Mattos Cintrón and the 1982 opposition argued that the absence of a strong left-wing in the island would weaken the cause for independence and other attempts of sovereignty for Puerto Rico. The national struggle, they said, grew only in close relation with the popular and working classes.

== Demise ==
The PSP name was maintained during the 1980s, but the organization ceased political activity among the working class. The PSP was formally disbanded in 1993. Mari Brás and other former PSP leaders later became involved in the Hostosian National Independence Movement (MINH), a smaller organization. Gallisá became active in a radio program of political discussion.

== Legacy ==
The PSP militancy left a legacy that contributed to change Puerto Rican culture. A wider general consciousness of class and race divisions, and of the contradictions between the state and the social and popular interests still exists in Puerto Rico, largely as a result of the PSP's public influence in the 1970s and 80s. Protest and patriotic singers, literary authors and graphic artists whose works became popular by means of socialist recording and editorial production, spectacles, book shops, local publications, demonstrations and rallies, later on have gained general recognition, thus strengthening Puerto Rican national identity and popular culture.

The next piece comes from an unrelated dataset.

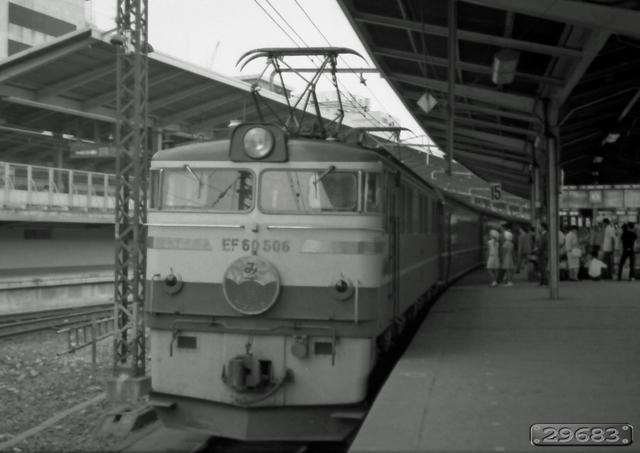 EF60-506 みずほ 8レ _edited-1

Activities defiant to authorities and demanding rights now common among the island's poor and in the Puerto Rican community in New York and other urban areas of the US, were made popular by the MPI and PSP. The tradition among the general public to set up pickets, street rallies, protest strikes and mass demonstrations also comes largely from the influence of the PSP and the other anticolonial and socialist groups. The new social and cultural space created back then has continued to the present in different forms, despite the crisis of the left. The spreading of the ideas that Puerto Rico is a distinct nation and the present political system is a colonial one, is largely due to the PSP. Claridad, which became a daily newspaper between 1974 and 1977, cleared the way for incisive journalism revealing scandals of corruption and links between private interests and the island's government, and reporting on the problems and claims of the downtrodden and the poor.

== Recent events ==
Claridad continues to be published as a weekly newspaper, though it has a limited circulation and is no longer the news and research paper it was in the 1960s through the 1980s.

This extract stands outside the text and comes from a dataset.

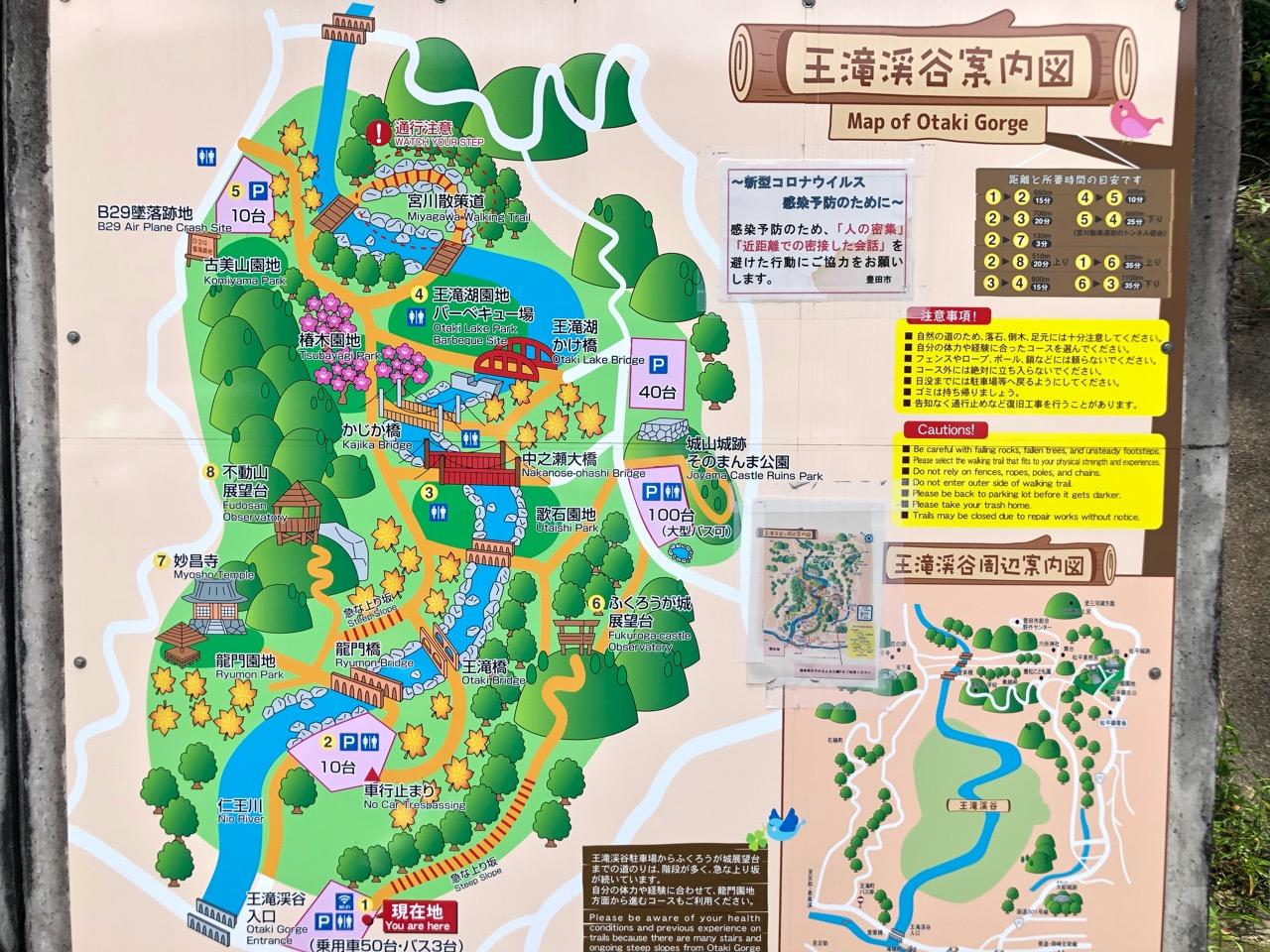 王滝渓谷マップ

On May 5, 2007, at Hostos Community College in the Bronx, NY, former members of the PSP, now working under the name of the "October 27 Committee", held a small conference titled "Desde Las Entrañas, 30 Years Later: Implications for the Independence Movement." Desde Las Entrañas was the political declaration of the First Congress of the United States Branch of the Puerto Rican Socialist Party, approved on April 1, 1973. This 77-page document examined "the nature of Puerto Rican immigration to this country; its present composition, its attitudes and behavior, its experience within the system of exploitation imposed by the ruling class of this country, the relationship between its working class and the exploited countries of the Third World, the super-exploited sectors of this country and their role; the nature of national liberation struggles and their relation to the class struggles of the United States working class; the future that this system assigns to our youth and, finally, the present situation of the left in the United States." (1976 translation) Organized by José "Che" Velázquez, speakers at this 2007 conference included Andrés Torres, Raquel Rivera, and Angelo Falcón.